第3話 活躍
クリスがステファンのパーティーメンバーに加わって数か月。
パーティーは少し遠い街にまで出向いていた。
それは、とある森でしか採取できないキイロタマゴタケを採取して欲しいとの依頼を受けたからだ。
ただし、その森には凶暴な熊が潜んでいるとの噂もあり、一般人がおいそれと入ることができない状態にある。そのため、冒険者に代わりに採取してきてもらおうというのが、この依頼の本筋である。

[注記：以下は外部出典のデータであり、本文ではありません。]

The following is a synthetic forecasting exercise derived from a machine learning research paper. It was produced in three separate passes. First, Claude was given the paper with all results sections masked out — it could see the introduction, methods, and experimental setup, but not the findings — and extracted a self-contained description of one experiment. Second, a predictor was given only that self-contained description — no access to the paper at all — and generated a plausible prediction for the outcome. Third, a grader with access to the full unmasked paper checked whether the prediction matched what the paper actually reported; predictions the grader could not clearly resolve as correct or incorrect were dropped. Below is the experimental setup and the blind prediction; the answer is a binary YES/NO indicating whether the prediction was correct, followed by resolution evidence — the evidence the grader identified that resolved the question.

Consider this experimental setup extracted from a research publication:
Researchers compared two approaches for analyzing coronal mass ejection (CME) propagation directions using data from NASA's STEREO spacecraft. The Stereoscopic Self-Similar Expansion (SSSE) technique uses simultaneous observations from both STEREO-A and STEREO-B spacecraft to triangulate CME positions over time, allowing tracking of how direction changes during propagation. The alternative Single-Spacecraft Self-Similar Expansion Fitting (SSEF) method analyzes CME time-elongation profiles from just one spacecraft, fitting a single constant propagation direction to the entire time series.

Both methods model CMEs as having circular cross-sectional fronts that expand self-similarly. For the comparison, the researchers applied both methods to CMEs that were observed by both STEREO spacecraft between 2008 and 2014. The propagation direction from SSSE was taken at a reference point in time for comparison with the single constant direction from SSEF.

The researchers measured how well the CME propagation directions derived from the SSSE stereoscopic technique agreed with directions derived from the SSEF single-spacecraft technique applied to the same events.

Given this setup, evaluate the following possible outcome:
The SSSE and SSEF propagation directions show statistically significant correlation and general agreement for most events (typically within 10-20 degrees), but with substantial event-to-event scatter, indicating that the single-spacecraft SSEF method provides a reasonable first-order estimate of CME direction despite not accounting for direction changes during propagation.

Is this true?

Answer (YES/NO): NO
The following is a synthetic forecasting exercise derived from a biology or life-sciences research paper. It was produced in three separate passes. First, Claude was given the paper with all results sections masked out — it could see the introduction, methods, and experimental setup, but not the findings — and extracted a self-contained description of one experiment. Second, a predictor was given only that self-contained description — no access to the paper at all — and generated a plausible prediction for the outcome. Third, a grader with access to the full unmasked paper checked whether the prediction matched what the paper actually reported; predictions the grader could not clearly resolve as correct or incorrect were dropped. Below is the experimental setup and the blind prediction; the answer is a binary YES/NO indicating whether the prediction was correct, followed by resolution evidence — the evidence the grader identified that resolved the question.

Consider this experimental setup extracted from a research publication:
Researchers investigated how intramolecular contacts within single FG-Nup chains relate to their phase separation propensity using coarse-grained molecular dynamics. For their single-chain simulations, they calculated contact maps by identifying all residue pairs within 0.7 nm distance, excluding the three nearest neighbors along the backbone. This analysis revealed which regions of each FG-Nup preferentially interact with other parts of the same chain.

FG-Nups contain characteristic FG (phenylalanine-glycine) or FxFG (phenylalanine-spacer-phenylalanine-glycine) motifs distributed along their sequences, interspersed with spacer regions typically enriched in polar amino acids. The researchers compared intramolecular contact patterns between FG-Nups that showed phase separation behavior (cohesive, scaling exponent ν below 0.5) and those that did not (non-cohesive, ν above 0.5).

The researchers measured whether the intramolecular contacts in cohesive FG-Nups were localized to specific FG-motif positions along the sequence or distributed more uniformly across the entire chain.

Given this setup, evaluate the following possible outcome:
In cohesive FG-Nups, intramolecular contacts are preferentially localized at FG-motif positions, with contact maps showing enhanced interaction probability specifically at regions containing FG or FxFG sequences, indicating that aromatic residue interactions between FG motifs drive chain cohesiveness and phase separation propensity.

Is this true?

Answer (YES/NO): NO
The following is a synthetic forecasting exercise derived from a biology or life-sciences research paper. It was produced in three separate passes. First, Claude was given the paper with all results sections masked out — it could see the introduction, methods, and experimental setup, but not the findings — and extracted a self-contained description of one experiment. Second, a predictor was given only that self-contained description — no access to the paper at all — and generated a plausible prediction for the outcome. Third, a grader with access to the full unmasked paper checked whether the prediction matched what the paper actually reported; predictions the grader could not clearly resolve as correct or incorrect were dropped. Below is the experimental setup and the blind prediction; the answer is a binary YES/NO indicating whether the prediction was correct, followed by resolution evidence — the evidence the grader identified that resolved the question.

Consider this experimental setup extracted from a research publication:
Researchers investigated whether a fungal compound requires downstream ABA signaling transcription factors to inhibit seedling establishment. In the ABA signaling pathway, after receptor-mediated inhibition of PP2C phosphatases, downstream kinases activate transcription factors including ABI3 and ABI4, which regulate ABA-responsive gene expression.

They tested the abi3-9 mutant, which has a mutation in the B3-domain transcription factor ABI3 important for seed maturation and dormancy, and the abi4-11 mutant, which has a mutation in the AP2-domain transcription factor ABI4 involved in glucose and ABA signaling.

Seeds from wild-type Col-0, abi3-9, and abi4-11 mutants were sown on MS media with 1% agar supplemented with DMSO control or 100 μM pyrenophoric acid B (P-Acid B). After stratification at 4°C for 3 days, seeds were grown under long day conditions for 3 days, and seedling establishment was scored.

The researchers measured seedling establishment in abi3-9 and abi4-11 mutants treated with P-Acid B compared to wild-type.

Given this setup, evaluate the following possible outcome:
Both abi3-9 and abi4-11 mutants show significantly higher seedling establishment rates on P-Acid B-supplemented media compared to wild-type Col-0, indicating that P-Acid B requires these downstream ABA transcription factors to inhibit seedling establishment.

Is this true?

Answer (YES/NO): YES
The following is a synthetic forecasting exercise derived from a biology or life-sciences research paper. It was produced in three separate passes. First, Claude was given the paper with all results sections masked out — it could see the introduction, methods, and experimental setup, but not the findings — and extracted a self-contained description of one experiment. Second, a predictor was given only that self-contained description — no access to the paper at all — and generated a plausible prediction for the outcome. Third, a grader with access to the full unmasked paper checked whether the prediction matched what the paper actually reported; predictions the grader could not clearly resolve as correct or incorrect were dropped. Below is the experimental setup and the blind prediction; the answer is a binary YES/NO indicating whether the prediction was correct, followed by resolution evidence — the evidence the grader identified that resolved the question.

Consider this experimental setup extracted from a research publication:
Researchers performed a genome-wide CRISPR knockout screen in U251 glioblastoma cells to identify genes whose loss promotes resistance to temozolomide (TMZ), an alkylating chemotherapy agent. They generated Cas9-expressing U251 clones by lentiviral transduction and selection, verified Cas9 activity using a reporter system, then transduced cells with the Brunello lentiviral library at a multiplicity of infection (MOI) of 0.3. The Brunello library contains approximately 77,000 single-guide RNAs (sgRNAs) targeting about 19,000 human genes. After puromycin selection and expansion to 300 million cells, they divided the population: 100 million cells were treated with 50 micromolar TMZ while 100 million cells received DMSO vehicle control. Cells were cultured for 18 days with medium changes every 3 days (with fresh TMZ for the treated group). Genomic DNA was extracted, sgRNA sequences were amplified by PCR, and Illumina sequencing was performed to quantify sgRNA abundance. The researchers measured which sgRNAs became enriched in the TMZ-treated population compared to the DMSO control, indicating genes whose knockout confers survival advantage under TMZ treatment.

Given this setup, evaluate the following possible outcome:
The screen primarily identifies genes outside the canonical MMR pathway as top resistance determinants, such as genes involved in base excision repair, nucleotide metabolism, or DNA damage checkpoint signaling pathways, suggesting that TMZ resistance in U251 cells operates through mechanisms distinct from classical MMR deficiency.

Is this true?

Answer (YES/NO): NO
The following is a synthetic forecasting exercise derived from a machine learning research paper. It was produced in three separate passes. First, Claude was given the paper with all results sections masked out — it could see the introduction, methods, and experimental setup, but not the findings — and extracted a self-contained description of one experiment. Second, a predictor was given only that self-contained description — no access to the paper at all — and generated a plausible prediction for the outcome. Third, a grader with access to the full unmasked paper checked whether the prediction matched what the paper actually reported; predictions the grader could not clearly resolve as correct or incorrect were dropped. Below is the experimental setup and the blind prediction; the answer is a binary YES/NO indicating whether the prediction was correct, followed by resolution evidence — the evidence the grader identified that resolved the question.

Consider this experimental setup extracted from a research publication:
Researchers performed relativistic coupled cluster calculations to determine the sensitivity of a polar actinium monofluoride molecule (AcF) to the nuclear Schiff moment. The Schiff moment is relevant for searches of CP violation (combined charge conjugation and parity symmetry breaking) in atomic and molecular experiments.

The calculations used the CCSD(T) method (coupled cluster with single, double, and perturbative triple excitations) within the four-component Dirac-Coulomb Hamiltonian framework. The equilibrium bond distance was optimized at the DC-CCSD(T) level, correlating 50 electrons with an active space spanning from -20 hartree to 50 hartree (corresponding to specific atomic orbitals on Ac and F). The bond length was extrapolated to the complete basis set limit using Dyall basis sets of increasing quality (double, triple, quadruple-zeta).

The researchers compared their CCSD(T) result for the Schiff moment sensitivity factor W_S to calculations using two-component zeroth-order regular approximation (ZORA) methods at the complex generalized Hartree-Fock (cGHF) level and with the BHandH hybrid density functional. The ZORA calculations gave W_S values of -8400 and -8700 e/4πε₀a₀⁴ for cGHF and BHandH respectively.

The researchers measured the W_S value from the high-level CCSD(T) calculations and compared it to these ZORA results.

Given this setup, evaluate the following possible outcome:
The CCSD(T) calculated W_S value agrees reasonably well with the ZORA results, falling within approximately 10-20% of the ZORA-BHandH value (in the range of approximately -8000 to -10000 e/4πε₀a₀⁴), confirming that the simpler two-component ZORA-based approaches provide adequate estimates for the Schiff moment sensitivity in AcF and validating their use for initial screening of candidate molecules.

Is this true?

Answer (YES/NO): YES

「……地図によると、キイロタマゴタケの生育地域まであと3kmほどだ。今日はこの辺で休むとしよう」
太陽はすでに沈み、周辺は真っ暗な暗闇になりかけていた。
そんな中、鬱蒼とした森林の中を歩き回るのは危険が伴う。
そのような判断から、ステファンはここをキャンプ地とすることを決めたようだ。
「了解、俺は周囲の状況を確認してくるぜ」
「じゃあ私は料理のほうをしたおっかな」
「俺はテントの設営でもするよ」
「その前に調理道具の召喚お願いね」
「うん、分かった」
そんな感じでそれぞれ役割分担をして、キャンプの設営を行う。
皆で焚火を囲み、夕食を食べる。クリスはそれだけで、なんだか冒険者をしているような気分になっていた。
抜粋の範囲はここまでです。